Excerpt of conversation between David Scanavino and artist Jonah Koppel
February 15th, 2007

JK:  So these tiles were specific.  Elemental in some way?
DS:  Yeah.  You knew the surface from such a specific point of view.  You only ever saw it by looking down.  By putting it on the wall it was kind of disorienting.  Kind of put you in a different frame of mind. It’s a really common and sort of a democratic material…it’s kind of a universal experience regardless your background. It also had painterly properties I liked.   The grain and things like that… but it wasn’t pop culture.  It was cultural, but it wasn’t specific in a certain way. 
JK:  It was invisible
DS:  Exactly!  It was common, it was everywhere and invisible.  That’s a nice way of saying it
JK:  What’s the general thought process that has stayed consistent in your work…
DS:  I think that both bodies of my work (paintings and sculpture) are trying to create some sense of a heightened awareness of oneself as part of a larger whole.  Some sort of subjective, private experience within a language that is very institutional, structured and social I guess.
JK:  There is a funny contradiction… that your concerned with the democratic experience, but institutions are hierarchical. 
DS:  I guess that’s the tension there….
JK:  For example, a building block is a creative thing, but you’re still given building blocks.  It’s not anything you choose. 
DS:  your still working within someone else’s ideas.

 

Press Release for David Scanavino: Balloons
Oct. 3rd- 27th Gallery Katz, Boston, MA.

David Scanavino's recent work attempts to find a psychological depth in metaphorical (and literal) emptiness. He has chosen the balloon, a quintessentially empty object, for its lightness and colorful indifference, qualities which make it an ideal object to be embodied with this transcendent property. This series of paintings examines the power of the overlooked, the empty object that can possess the truth or power when rendered in a way that reexamines its relationship to the visual world.
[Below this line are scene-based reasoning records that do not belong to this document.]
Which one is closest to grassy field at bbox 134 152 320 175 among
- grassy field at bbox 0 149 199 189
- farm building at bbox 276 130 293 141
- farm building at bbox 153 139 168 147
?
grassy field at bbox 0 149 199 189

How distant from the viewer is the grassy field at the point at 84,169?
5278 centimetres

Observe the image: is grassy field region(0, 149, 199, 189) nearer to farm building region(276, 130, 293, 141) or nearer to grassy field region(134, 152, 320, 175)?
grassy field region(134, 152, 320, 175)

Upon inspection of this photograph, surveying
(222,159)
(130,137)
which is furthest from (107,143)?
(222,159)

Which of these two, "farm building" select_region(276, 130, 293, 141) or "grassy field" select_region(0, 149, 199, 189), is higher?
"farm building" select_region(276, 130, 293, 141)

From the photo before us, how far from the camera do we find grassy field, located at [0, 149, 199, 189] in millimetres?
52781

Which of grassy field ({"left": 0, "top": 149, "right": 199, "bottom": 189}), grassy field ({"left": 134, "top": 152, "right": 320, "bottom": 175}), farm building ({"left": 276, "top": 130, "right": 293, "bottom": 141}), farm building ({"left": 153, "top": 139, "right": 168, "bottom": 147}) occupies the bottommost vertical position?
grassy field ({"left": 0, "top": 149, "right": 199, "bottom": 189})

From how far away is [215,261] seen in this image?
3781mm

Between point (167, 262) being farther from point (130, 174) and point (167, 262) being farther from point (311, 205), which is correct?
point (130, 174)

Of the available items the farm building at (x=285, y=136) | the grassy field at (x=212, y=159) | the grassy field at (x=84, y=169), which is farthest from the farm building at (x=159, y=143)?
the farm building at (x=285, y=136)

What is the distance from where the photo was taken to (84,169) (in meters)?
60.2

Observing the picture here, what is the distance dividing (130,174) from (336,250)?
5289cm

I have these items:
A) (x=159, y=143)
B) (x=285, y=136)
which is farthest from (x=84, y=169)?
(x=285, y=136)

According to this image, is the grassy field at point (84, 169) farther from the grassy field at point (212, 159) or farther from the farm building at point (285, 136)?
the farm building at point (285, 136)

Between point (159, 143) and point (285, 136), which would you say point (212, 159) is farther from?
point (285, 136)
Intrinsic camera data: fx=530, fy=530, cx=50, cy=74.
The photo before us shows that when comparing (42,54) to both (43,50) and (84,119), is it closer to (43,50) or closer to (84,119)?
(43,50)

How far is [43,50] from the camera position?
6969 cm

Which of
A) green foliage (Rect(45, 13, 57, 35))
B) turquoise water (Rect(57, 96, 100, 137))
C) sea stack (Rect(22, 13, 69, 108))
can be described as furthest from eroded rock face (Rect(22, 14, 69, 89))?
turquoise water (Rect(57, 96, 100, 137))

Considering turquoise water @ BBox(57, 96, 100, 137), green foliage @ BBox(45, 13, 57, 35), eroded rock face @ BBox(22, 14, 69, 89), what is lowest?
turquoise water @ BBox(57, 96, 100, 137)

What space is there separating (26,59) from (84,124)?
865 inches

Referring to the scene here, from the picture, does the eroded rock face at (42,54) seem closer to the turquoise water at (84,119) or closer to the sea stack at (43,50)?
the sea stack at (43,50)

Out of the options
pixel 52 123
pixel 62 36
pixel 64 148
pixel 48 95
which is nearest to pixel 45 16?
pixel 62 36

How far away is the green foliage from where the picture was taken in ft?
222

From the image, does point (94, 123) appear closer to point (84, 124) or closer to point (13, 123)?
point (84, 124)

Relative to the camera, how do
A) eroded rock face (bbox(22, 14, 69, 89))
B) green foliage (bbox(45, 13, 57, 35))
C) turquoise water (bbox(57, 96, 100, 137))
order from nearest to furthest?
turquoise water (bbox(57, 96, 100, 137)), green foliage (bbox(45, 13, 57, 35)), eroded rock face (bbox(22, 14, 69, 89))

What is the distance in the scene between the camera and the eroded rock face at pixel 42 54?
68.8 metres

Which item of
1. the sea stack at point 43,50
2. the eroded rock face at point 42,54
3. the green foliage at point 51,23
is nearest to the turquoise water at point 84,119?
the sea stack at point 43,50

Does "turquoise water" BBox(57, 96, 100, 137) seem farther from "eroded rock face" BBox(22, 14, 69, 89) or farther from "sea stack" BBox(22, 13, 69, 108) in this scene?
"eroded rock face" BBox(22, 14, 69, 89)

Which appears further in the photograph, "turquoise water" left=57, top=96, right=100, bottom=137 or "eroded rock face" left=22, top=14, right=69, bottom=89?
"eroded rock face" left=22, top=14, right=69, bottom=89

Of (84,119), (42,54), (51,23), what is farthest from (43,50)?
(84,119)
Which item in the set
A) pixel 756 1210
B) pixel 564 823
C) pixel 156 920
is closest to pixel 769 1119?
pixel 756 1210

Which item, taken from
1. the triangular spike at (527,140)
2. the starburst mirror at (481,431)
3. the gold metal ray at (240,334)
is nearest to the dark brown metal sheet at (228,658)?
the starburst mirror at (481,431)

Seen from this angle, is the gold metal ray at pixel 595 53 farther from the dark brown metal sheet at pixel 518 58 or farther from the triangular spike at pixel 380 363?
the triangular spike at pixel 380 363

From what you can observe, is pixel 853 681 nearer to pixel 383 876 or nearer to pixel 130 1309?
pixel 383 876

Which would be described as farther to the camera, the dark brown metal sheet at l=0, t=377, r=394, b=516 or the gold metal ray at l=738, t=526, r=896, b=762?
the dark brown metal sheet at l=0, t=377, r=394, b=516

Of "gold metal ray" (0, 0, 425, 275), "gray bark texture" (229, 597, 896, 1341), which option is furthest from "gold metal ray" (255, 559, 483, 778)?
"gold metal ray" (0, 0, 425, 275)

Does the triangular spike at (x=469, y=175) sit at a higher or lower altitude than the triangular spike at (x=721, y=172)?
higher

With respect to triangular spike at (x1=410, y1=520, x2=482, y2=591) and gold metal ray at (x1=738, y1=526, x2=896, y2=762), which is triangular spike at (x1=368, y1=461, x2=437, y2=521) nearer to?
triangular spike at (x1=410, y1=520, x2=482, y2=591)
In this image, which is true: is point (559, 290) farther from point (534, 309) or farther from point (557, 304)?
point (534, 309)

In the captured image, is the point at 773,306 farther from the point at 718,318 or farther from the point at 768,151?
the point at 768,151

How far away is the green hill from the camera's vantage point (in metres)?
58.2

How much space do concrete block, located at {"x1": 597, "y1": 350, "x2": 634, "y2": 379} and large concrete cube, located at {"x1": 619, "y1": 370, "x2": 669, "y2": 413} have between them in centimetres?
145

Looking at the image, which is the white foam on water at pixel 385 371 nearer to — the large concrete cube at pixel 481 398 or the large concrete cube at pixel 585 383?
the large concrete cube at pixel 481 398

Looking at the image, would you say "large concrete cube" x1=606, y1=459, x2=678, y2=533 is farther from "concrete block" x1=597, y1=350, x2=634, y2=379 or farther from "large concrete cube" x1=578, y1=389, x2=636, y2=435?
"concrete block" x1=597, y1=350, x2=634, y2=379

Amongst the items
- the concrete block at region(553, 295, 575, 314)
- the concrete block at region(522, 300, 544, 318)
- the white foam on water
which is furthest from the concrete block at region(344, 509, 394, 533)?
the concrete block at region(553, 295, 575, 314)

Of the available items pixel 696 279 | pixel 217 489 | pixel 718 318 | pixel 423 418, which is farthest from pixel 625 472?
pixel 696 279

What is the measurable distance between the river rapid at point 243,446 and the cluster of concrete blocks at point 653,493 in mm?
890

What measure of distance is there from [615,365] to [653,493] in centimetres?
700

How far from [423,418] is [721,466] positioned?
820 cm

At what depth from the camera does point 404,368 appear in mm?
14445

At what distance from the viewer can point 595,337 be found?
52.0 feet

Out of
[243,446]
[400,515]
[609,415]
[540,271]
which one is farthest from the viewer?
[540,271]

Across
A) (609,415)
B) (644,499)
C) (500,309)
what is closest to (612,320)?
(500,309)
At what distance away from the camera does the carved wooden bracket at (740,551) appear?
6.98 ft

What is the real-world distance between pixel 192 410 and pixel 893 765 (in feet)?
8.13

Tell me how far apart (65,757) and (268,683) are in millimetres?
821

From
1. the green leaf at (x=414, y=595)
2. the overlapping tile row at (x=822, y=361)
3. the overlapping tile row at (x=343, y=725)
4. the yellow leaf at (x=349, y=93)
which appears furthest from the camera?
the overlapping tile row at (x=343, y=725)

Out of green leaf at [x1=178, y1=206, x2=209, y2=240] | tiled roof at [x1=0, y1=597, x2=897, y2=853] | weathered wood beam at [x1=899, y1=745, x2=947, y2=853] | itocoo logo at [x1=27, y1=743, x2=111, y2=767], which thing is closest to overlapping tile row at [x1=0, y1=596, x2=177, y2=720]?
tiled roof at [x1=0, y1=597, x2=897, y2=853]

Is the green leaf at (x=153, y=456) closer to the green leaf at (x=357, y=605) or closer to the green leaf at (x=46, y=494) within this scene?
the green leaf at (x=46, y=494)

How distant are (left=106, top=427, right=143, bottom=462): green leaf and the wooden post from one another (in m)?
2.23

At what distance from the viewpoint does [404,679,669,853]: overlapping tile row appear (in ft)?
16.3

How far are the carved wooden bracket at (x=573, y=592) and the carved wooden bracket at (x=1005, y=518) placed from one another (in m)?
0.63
In Scanavino's balloon series, the physical properties of materials and image inform one another to create powerful psychological conditions which, in their stylistic depiction, are rooted in several art historical traditions (namely portraiture and modernist abstraction) yet remain mysteriously elusive. Though he repeats the same formal parameters throughout this series, Scanavino has created several very different moods and sets of visual properties for the viewer. His use of iridescent paints and translucencies opens up the possibility for a myriad of interpretations by creating a visual experience which is continually changing depending on the viewer's physical relationship to the painting as an object.

Scanavino, now a resident of Brooklyn, New York, recently obtained a Masters of Fine Art from Yale University. Prior to attending Yale, he received a BFA in painting from the Rhode Island School of Design.